### Conjunto de tarefas
(A) Liste os outros filmes de Christopher Nolan que a crítica do filme Oppenheimer menciona, sem incluir o próprio Oppenheimer.
(B) Prolongue a crítica do filme Oppenheimer, começando logo depois da última frase apresentada.

### Trecho fornecido
'''

Filme faz de Robert J. Oppenheimer tão enigmático quanto os mistérios da física

Geraldo Campos 26 de jul. de 2023Atualizado em 26 de jul. de 2023

Sempre que se propõe ir ao cinema se espera uma experiência, não só assistir um filme. Christopher Nolan é um diretor que mostrou saber fazer isso do ponto de vista técnico, com fotografias lindíssimas em Dunquerque e cenários de tirar o fôlego em Interestelar e A Origem. Oppenheimer é uma produção diferente na carreira do diretor. Não possui paisagens pitorescas ou cenas frenéticas de ação. O roteiro se passa em corredores, salas de aula, laboratórios, mais salas, escritórios e no deserto. Tudo para contar a vida, as angústias, sucessos e fracassos envoltos em dilemas morais e no solipsismo de um dos nomes mais importantes da física do século XX: J. Robert Oppenheimer

Interpretado magistralmente por Cillian Murphy, Oppenheimer é apresentado como um estudante encantado pelo mundo a ser descoberto após os avanços de Albert Einstein e Niels Bohr - que pairam como entidades - sobre a mecânica quântica, com visões e sonhos com o universo dos quanta. Além disso, coloca as inclinações políticas de Oppenheimer à esqueeda e seu interesse por psicanálise. Enfim, situa o ambiente “intelectual” do personagem. Para quem gosta do tema, será um deleite, para quem não se interessa, pode parecer pedante. 

Todo esse repertório, porém, conversa com o desenvolvimento da bomba e com o final do filme. Os sonhos com elétrons e nuvem de possibilidades é substituída pelo clarão da bomba, pelas incertezas da Guerra Fria que começa a se desenhar e o macarthismo que faz de tudo um jogo político. São contrastes sutis que ao longo de três horas podem se perder, mas que estão ali.  

Nolan também se aproveita de fatos históricos para inserir a ficção. A ideia de que a bomba poderia causar um efeito em cadeia que poderia destruir a atmosfera realmente era cogitada. Oppenheimer, na vida real, não buscou orientação de Einstein, mas para o fechamento de história, com um diálogo final excelente com o criador da teoria da relatividade, funciona cirurgicamente. Para Oppenheimer, afinal de contas, a reação em cadeia aconteceu, mas no mundo político.

'''

### Listagem de dados
'''

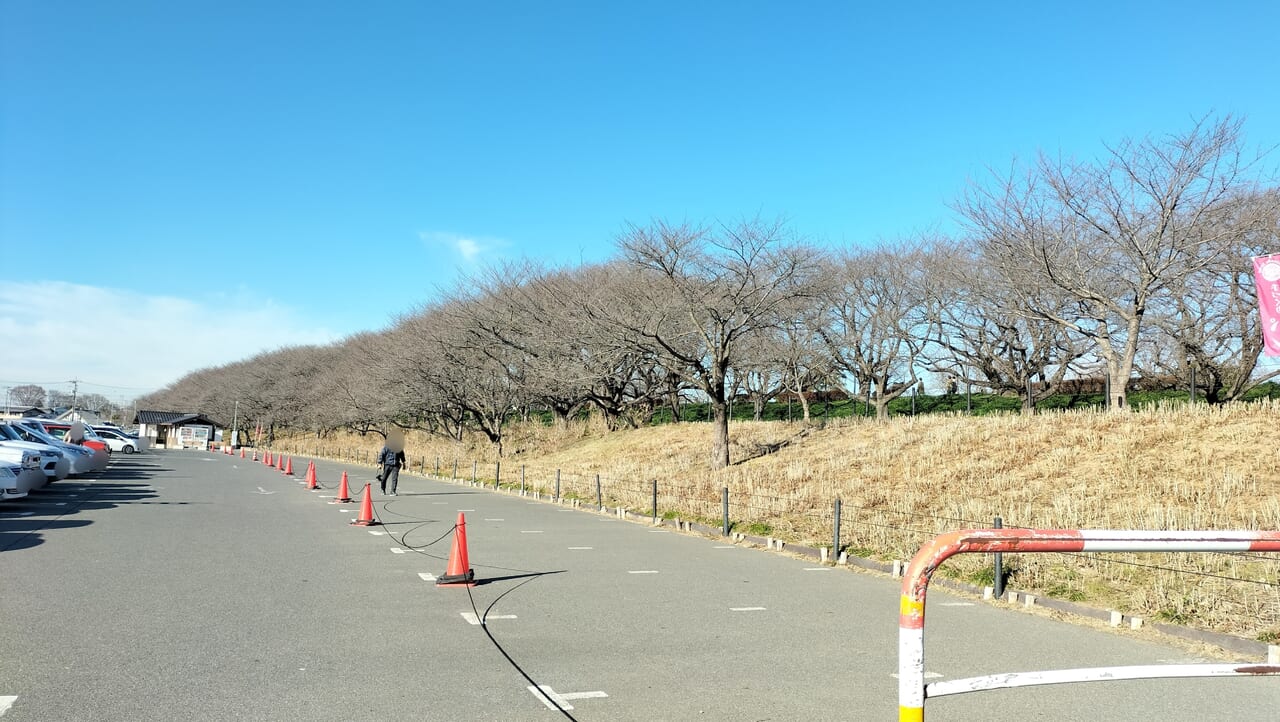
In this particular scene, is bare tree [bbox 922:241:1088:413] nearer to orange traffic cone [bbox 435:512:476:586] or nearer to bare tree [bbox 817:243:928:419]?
bare tree [bbox 817:243:928:419]

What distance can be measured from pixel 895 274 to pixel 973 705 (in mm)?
38021

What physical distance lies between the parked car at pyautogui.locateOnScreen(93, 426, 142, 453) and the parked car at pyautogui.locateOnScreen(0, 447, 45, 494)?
37.7 metres

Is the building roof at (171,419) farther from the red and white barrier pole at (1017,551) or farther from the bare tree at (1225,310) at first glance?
the red and white barrier pole at (1017,551)

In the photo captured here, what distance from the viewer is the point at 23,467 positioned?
62.4 ft

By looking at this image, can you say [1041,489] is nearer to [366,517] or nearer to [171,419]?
[366,517]

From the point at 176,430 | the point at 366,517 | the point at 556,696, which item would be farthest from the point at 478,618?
the point at 176,430

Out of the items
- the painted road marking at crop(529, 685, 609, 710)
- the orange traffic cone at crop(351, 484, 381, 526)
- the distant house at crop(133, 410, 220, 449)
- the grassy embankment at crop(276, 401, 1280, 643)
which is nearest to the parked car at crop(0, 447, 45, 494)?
the orange traffic cone at crop(351, 484, 381, 526)

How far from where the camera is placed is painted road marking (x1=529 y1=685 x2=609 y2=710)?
5.59 m

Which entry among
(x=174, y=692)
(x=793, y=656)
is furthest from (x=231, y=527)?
(x=793, y=656)

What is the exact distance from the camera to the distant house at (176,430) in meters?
83.8

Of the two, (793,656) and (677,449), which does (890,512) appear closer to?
(793,656)

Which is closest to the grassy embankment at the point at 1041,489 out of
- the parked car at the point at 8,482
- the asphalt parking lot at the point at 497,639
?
the asphalt parking lot at the point at 497,639

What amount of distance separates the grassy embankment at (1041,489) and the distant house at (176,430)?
52.3 meters

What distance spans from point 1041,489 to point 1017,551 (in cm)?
1302
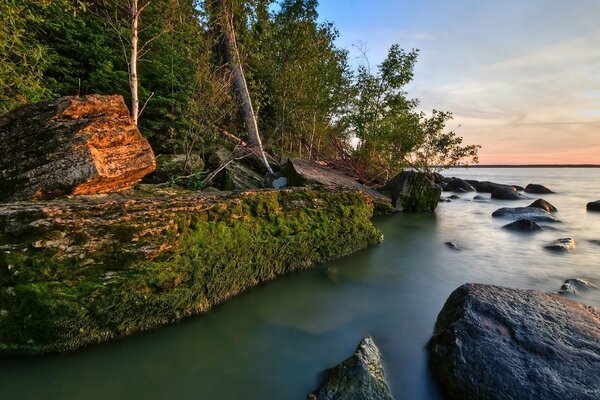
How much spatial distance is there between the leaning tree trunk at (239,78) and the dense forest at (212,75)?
21cm

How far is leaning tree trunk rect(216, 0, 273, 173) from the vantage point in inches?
442

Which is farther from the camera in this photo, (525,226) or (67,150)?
(525,226)

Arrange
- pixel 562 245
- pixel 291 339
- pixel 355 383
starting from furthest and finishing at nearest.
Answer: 1. pixel 562 245
2. pixel 291 339
3. pixel 355 383

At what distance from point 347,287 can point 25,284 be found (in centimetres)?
467

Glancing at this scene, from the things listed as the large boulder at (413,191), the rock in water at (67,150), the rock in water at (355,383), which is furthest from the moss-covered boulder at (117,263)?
the large boulder at (413,191)

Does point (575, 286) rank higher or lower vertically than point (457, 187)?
higher

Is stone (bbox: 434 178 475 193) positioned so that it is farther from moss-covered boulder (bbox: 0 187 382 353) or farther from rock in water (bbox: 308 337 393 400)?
rock in water (bbox: 308 337 393 400)

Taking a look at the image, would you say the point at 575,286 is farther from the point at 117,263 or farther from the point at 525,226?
the point at 117,263

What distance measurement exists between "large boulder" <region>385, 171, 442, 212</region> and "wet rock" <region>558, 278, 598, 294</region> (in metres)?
8.81

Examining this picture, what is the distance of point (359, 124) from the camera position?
17.7 metres

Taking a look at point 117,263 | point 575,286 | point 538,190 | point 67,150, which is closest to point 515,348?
point 575,286

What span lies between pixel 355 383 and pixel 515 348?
1734 millimetres

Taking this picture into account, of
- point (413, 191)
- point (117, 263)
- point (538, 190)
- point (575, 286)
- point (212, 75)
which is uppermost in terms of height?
point (212, 75)

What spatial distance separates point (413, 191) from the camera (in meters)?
15.1
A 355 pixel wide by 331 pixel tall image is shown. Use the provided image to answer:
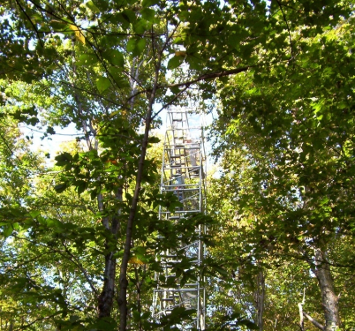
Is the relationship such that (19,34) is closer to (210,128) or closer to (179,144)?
(179,144)

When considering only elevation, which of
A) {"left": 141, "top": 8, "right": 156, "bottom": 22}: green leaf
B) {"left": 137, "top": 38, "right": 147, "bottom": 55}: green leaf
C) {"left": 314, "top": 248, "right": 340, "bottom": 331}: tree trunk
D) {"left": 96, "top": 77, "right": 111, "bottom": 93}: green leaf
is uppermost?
{"left": 141, "top": 8, "right": 156, "bottom": 22}: green leaf

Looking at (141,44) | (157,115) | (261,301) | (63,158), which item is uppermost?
(157,115)

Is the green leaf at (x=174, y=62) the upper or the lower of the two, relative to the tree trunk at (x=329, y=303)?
upper

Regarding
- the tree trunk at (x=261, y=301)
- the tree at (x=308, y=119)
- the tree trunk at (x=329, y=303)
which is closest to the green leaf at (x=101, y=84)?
the tree at (x=308, y=119)

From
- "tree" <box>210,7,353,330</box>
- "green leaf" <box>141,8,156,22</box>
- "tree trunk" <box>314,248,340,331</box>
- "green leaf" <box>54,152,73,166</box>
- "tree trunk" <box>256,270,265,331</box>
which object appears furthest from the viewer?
"tree trunk" <box>256,270,265,331</box>

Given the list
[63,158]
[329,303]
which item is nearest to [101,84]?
[63,158]

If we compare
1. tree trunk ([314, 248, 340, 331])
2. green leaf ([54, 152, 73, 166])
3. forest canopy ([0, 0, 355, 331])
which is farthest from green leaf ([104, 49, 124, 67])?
tree trunk ([314, 248, 340, 331])

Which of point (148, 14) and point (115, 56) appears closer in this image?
point (148, 14)

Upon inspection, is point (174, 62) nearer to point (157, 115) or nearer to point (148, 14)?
point (148, 14)

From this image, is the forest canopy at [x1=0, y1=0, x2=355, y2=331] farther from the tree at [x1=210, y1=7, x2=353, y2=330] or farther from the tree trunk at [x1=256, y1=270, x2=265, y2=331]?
the tree trunk at [x1=256, y1=270, x2=265, y2=331]

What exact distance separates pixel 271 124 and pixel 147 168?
1753mm

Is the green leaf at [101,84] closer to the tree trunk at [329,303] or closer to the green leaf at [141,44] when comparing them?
the green leaf at [141,44]

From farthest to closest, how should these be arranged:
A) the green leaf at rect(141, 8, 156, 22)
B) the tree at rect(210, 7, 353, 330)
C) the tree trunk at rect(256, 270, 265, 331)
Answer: the tree trunk at rect(256, 270, 265, 331) → the tree at rect(210, 7, 353, 330) → the green leaf at rect(141, 8, 156, 22)

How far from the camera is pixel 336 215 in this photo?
4129 millimetres
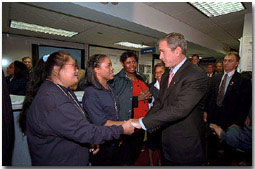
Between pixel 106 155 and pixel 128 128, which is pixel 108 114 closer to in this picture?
pixel 128 128

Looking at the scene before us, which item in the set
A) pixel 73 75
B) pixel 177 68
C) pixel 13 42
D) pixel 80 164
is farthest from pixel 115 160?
pixel 13 42

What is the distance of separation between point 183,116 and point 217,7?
3.52 meters

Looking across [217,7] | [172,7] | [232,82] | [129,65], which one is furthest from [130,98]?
[217,7]

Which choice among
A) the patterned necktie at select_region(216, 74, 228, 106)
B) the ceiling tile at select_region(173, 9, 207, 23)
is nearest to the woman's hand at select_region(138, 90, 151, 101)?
the patterned necktie at select_region(216, 74, 228, 106)

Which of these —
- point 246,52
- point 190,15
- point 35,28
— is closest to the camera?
point 246,52

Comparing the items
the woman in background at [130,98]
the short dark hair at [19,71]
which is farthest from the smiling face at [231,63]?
the short dark hair at [19,71]

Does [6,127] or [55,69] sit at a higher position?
[55,69]

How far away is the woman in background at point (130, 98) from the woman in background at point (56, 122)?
0.85 meters

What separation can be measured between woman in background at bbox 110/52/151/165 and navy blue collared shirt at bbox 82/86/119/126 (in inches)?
19.6

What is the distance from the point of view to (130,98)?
2.15 m

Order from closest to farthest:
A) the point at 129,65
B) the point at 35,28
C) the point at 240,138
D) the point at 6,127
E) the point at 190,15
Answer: the point at 6,127
the point at 240,138
the point at 129,65
the point at 190,15
the point at 35,28

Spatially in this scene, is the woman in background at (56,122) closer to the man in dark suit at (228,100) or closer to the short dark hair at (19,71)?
the short dark hair at (19,71)

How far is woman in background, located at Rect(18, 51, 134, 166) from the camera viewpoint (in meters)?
1.02

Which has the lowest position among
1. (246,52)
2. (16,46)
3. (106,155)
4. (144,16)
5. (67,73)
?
(106,155)
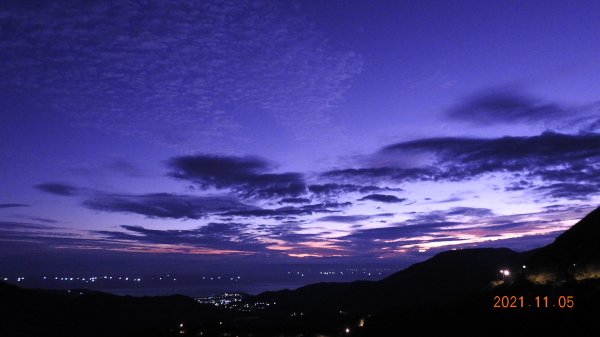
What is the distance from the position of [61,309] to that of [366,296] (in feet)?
Answer: 396

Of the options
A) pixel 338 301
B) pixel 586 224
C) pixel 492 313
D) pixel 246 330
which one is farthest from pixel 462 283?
pixel 492 313

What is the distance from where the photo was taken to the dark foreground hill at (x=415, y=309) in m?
52.8

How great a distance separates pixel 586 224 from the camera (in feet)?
280

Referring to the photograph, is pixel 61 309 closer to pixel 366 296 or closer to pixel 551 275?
pixel 366 296

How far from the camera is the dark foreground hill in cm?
5281

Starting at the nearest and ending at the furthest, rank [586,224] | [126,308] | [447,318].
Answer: [447,318] → [586,224] → [126,308]
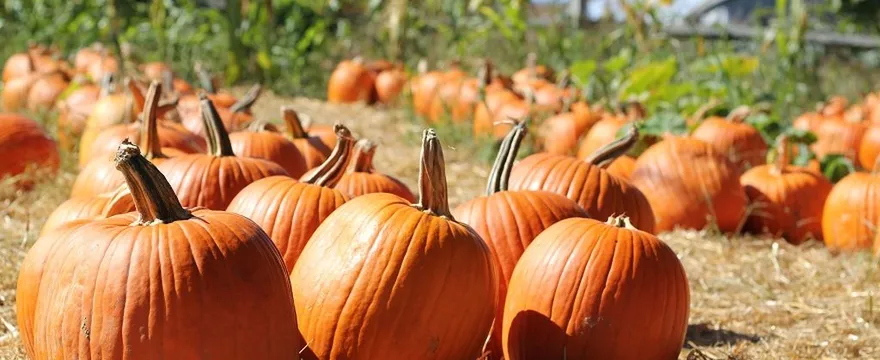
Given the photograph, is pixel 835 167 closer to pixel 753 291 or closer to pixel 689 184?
pixel 689 184

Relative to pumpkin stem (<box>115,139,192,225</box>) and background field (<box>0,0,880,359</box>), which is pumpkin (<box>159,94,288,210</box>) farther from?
pumpkin stem (<box>115,139,192,225</box>)

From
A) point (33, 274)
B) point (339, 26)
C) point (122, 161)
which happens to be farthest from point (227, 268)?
point (339, 26)

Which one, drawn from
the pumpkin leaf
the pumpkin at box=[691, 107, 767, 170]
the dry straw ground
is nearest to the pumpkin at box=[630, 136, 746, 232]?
the dry straw ground

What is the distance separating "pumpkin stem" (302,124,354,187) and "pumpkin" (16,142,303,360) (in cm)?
71

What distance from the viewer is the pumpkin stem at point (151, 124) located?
352cm

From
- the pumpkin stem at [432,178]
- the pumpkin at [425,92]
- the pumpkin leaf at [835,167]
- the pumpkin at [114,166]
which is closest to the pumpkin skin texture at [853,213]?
the pumpkin leaf at [835,167]

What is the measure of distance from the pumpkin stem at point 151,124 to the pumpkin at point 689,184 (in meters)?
2.50

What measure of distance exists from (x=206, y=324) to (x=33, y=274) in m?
0.61

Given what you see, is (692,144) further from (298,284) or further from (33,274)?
(33,274)

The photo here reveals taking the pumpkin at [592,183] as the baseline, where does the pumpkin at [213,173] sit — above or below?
above

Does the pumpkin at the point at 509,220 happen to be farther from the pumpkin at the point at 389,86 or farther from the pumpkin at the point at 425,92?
the pumpkin at the point at 389,86

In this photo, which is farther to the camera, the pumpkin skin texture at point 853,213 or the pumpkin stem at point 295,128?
the pumpkin skin texture at point 853,213

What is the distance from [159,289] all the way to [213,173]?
122cm

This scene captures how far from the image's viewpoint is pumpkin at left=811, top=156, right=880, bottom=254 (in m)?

'''

### Respostas em ordem
(A) Dunquerque, Interestelar e A Origem.

(B)
A conclusão conversa inclusive com a frase de Einstein, que a sobre a mecânica quântica disse que “Deus não joga dados”. Niels Bohr, em resposta, disse para ele “parar de dizer a Deus o que ele tem que fazer”. Mas o que acontece quando o poder destrutivo da física está nas mãos dos homens?

Nessas questões que misturam física, política, moral e a psicologia do personagem, Oppenheimer é quase que impecável. Por vezes, porém, o texto não consegue passar a atmosfera do ambiente. Não fosse pela dramaticidade da atuação de Murphy que fala com os olhos e seus lapsos morais, bem como a poderosa trilha sonora, talvez isso ficasse mais evidente. No terceiro ato, por exemplo, Oppenheimer se torna um filme de tribunal, e falta um texto mais ao nível do que está posto, como “Os 7 de Chicago” consegue fazer. 

E por que o solipsismo? O grande criador de tensão do longa são as angústias do personagem. No entanto, a relação de Oppenheimer com os demais personagens não são tão desenvolvidas. A base é um aprofundamento e desenvolvimento de personagem nele mesmo, sem se pautar no apoio dos coadjuvantes. 

Isso é um problema? É uma escolha de narrativa. É inegável que em troca a atuação de Emily Blunt, que está tão poderosa quanto a de Murphy, acaba sendo subutilizada. Além disso, o impacto emocional da morte de Jean Tatlock (Florence Pugh) acaba não surtindo o efeito que poderia. Não só os casos amorosos de Oppenheimer são ofuscados como o nome de outros físicos gigantescos como Richard Feynman (Jack Quaid).

Robert Downey Jr., que possui um papel fundamental ao interpretar Lewis Strauss, está bem em sua atuação. Ele não rouba a cena ou tem momentos memoráveis, mas é muito bom vê-lo atuar com um novo vigor e maior dramaticidade. Por fim, Matt Damon, além de fazer um excelente trabalho, ainda consegue trazer os raros momentos de humor.

Oppenheimer é uma experiência cinematográfica. Com questões morais aprofundadas e não necessariamente respondidas, faz de Robert J. Oppenheimer tão enigmático e dúbio quanto os mistérios da mecânica quântica. O roteiro, porém, sacrifica parte do elenco ao investir unilateralmente na psique do protagonista, talvez a um custo alto. No entanto, é um filme notório, tecnicamente lindo e que coloca Cillian Murphy em uma de suas melhores atuações ao fazê-lo gritar em silêncio.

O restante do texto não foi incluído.